Dolutegravir-Selected HIV-1 Containing the N155H and R263K Resistance Substitutions Does Not Acquire Additional Compensatory Mutations under Drug Pressure That Lead to Higher-Level Resistance and Increased Replicative Capacity

Kaitlin Anstett, Robert Fusco, Vincent Cutillas, Thibault Mesplède, Mark A Wainberg
Journal of Virology 2015, 89 (20): 10482-8

UNLABELLED: We have previously shown that the addition of the raltegravir/elvitegavir (RAL/EVG) primary resistance mutation N155H to the R263K dolutegravir (DTG) resistance mutation partially compensated for the fitness cost imposed by R263K while also slightly increasing DTG resistance in vitro (K. Anstett, T. Mesplede, M. Oliveira, V. Cutillas, and M. A. Wainberg, J Virol 89:4681-4684, 2015, doi:10.1128/JVI.03485-14). Since many patients failing RAL/EVG are given DTG as part of rescue therapy, and given that the N155H substitution often is found in combination with other compensatory resistance mutations in such individuals, we investigated the effects of multiple such substitutions within integrase (IN) on each of integrase function, HIV-1 infectivity, and levels of drug resistance.
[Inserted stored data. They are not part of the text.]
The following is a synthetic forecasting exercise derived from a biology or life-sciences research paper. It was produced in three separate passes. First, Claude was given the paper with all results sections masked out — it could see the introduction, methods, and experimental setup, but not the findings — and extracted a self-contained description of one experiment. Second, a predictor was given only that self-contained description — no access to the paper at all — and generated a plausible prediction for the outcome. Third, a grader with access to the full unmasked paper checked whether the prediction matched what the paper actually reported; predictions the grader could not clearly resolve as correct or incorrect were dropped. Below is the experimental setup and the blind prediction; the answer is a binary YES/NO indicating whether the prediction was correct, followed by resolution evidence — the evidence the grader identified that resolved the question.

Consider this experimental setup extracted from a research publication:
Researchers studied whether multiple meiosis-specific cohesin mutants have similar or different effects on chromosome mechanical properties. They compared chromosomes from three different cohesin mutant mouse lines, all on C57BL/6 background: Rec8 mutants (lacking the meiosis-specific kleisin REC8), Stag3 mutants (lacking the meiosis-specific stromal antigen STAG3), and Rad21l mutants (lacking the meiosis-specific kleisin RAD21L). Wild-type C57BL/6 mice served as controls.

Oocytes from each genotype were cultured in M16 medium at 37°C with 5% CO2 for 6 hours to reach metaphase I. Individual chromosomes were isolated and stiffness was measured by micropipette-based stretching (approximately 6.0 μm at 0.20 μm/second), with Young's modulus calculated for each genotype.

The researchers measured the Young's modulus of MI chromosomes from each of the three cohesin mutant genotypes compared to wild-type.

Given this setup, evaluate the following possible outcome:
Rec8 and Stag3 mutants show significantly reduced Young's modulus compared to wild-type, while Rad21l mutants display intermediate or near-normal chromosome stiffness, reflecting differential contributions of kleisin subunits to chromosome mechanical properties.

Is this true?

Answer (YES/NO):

To this end, each of the L74M, E92Q, T97A, E157Q, and G163R substitutions were introduced into NL4.3 subtype B HIV-1 vectors harboring N155H and R263K in tandem [termed NL4.3IN(N155H/R263K)]. Relevant recombinant integrase enzymes also were expressed, and purified and biochemical assays of strand transfer efficiency as well as viral infectivity and drug resistance studies were performed. We found that the addition of T97A, E157Q, or G163R somewhat improved the affinity of INN155H/R263K for its target DNA substrate, while the presence of L74M or E92Q had a negative effect on this process. However, viral infectivity was significantly decreased from that of NL4.3IN(N155H/R263K) after the addition of each tertiary mutation, and no increases in levels of DTG resistance were observed. This work shows that the compensatory mutations that evolve after N155H under continued DTG or RAL/EVG pressure in patients are unable to improve either enzyme efficiency or viral infectivity in an N155H/R263K background.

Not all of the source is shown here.